**Given data**
-.-.-

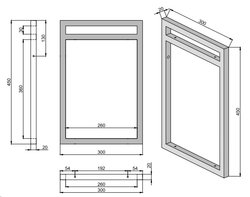 Открытая полка горизонтальная высокая ОПМВГ 600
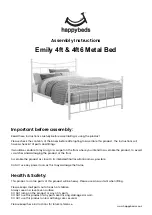 Happybeds Emily 4ft Metal Bed Assembly Instructions Manual предпросмотр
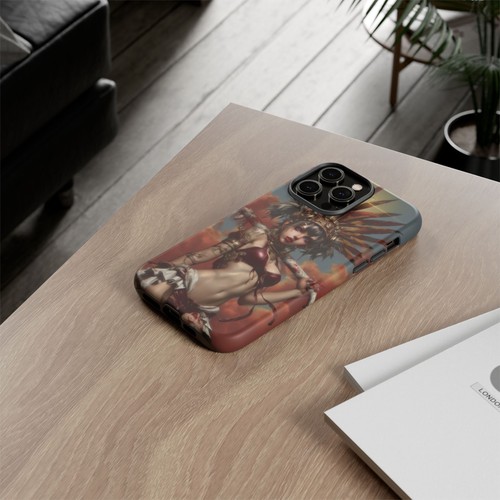 Phone Ink - Cover Case for iPhone Galaxy Pixel - Ancient Aztec Girl Headdress - Picture 85 of 261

-.-.-

**Description of the task**
Please repeat the listing above word for word, with the pictures removed.

**Solution to the exercise**
 Открытая полка горизонтальная высокая ОПМВГ 600
 Happybeds Emily 4ft Metal Bed Assembly Instructions Manual предпросмотр
 Phone Ink - Cover Case for iPhone Galaxy Pixel - Ancient Aztec Girl Headdress - Picture 85 of 261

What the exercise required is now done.